### Work request
Exactly as written, print each of the entries.
=== Begin Enclosure ===
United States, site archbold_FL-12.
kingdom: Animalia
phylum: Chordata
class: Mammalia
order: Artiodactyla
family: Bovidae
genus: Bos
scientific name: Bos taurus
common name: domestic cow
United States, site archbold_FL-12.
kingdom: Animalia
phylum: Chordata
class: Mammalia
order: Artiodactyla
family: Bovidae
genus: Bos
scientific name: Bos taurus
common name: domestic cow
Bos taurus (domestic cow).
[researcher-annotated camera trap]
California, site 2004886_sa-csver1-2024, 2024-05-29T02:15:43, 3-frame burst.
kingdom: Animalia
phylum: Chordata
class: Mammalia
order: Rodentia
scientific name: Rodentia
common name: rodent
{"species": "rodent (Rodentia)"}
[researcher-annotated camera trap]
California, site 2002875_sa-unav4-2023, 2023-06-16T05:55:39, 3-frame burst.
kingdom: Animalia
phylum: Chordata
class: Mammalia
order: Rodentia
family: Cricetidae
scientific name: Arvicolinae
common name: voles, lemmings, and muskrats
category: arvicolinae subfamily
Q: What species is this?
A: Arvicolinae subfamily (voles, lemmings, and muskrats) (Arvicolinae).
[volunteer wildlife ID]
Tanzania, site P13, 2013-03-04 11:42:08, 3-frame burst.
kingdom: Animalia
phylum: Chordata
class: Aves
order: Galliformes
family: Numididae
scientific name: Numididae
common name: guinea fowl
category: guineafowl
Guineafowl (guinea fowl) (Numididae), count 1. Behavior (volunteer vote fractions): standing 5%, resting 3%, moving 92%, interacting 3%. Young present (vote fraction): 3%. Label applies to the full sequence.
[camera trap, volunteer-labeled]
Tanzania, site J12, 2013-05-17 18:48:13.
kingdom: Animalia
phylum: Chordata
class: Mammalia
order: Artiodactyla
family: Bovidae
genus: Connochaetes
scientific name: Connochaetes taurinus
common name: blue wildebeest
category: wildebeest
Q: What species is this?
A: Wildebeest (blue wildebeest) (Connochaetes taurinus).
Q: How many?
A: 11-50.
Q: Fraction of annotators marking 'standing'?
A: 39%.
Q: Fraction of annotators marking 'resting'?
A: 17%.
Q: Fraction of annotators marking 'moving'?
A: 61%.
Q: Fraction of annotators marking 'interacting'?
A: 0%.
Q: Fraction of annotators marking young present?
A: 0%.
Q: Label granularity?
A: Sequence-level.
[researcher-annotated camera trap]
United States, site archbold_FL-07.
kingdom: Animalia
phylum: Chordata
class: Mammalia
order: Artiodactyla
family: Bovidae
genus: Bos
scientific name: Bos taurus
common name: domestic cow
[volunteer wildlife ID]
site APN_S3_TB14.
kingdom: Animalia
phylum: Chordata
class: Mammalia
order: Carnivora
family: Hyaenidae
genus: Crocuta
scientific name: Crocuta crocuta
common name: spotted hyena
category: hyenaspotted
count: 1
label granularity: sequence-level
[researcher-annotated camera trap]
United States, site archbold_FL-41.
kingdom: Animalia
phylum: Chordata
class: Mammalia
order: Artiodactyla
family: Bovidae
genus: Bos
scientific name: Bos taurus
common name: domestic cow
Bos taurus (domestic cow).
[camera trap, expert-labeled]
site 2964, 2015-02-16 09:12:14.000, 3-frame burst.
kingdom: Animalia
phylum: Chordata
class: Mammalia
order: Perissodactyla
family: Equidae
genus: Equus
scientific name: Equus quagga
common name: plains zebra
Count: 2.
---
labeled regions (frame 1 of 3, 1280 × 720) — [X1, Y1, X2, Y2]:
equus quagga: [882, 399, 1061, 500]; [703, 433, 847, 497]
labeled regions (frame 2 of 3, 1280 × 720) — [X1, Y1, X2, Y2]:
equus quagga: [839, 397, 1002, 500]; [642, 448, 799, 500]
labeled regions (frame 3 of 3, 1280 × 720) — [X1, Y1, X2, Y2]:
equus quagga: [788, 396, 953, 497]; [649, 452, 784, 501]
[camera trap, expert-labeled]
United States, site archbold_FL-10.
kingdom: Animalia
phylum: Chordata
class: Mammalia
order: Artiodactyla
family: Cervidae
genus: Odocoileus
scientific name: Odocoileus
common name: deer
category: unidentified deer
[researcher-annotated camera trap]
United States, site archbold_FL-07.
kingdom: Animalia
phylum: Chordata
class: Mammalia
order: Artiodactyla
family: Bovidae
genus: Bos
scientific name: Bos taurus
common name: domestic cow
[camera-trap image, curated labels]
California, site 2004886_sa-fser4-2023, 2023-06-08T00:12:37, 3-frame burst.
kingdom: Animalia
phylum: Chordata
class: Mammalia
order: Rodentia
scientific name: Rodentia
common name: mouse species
=== End Enclosure ===
### Your solution
United States, site archbold_FL-12.
kingdom: Animalia
phylum: Chordata
class: Mammalia
order: Artiodactyla
family: Bovidae
genus: Bos
scientific name: Bos taurus
common name: domestic cow
United States, site archbold_FL-12.
kingdom: Animalia
phylum: Chordata
class: Mammalia
order: Artiodactyla
family: Bovidae
genus: Bos
scientific name: Bos taurus
common name: domestic cow
Bos taurus (domestic cow).
[researcher-annotated camera trap]
California, site 2004886_sa-csver1-2024, 2024-05-29T02:15:43, 3-frame burst.
kingdom: Animalia
phylum: Chordata
class: Mammalia
order: Rodentia
scientific name: Rodentia
common name: rodent
{"species": "rodent (Rodentia)"}
[researcher-annotated camera trap]
California, site 2002875_sa-unav4-2023, 2023-06-16T05:55:39, 3-frame burst.
kingdom: Animalia
phylum: Chordata
class: Mammalia
order: Rodentia
family: Cricetidae
scientific name: Arvicolinae
common name: voles, lemmings, and muskrats
category: arvicolinae subfamily
Q: What species is this?
A: Arvicolinae subfamily (voles, lemmings, and muskrats) (Arvicolinae).
[volunteer wildlife ID]
Tanzania, site P13, 2013-03-04 11:42:08, 3-frame burst.
kingdom: Animalia
phylum: Chordata
class: Aves
order: Galliformes
family: Numididae
scientific name: Numididae
common name: guinea fowl
category: guineafowl
Guineafowl (guinea fowl) (Numididae), count 1. Behavior (volunteer vote fractions): standing 5%, resting 3%, moving 92%, interacting 3%. Young present (vote fraction): 3%. Label applies to the full sequence.
[camera trap, volunteer-labeled]
Tanzania, site J12, 2013-05-17 18:48:13.
kingdom: Animalia
phylum: Chordata
class: Mammalia
order: Artiodactyla
family: Bovidae
genus: Connochaetes
scientific name: Connochaetes taurinus
common name: blue wildebeest
category: wildebeest
Q: What species is this?
A: Wildebeest (blue wildebeest) (Connochaetes taurinus).
Q: How many?
A: 11-50.
Q: Fraction of annotators marking 'standing'?
A: 39%.
Q: Fraction of annotators marking 'resting'?
A: 17%.
Q: Fraction of annotators marking 'moving'?
A: 61%.
Q: Fraction of annotators marking 'interacting'?
A: 0%.
Q: Fraction of annotators marking young present?
A: 0%.
Q: Label granularity?
A: Sequence-level.
[researcher-annotated camera trap]
United States, site archbold_FL-07.
kingdom: Animalia
phylum: Chordata
class: Mammalia
order: Artiodactyla
family: Bovidae
genus: Bos
scientific name: Bos taurus
common name: domestic cow
[volunteer wildlife ID]
site APN_S3_TB14.
kingdom: Animalia
phylum: Chordata
class: Mammalia
order: Carnivora
family: Hyaenidae
genus: Crocuta
scientific name: Crocuta crocuta
common name: spotted hyena
category: hyenaspotted
count: 1
label granularity: sequence-level
[researcher-annotated camera trap]
United States, site archbold_FL-41.
kingdom: Animalia
phylum: Chordata
class: Mammalia
order: Artiodactyla
family: Bovidae
genus: Bos
scientific name: Bos taurus
common name: domestic cow
Bos taurus (domestic cow).
[camera trap, expert-labeled]
site 2964, 2015-02-16 09:12:14.000, 3-frame burst.
kingdom: Animalia
phylum: Chordata
class: Mammalia
order: Perissodactyla
family: Equidae
genus: Equus
scientific name: Equus quagga
common name: plains zebra
Count: 2.
---
labeled regions (frame 1 of 3, 1280 × 720) — [X1, Y1, X2, Y2]:
equus quagga: [882, 399, 1061, 500]; [703, 433, 847, 497]
labeled regions (frame 2 of 3, 1280 × 720) — [X1, Y1, X2, Y2]:
equus quagga: [839, 397, 1002, 500]; [642, 448, 799, 500]
labeled regions (frame 3 of 3, 1280 × 720) — [X1, Y1, X2, Y2]:
equus quagga: [788, 396, 953, 497]; [649, 452, 784, 501]
[camera trap, expert-labeled]
United States, site archbold_FL-10.
kingdom: Animalia
phylum: Chordata
class: Mammalia
order: Artiodactyla
family: Cervidae
genus: Odocoileus
scientific name: Odocoileus
common name: deer
category: unidentified deer
[researcher-annotated camera trap]
United States, site archbold_FL-07.
kingdom: Animalia
phylum: Chordata
class: Mammalia
order: Artiodactyla
family: Bovidae
genus: Bos
scientific name: Bos taurus
common name: domestic cow
[camera-trap image, curated labels]
California, site 2004886_sa-fser4-2023, 2023-06-08T00:12:37, 3-frame burst.
kingdom: Animalia
phylum: Chordata
class: Mammalia
order: Rodentia
scientific name: Rodentia
common name: mouse species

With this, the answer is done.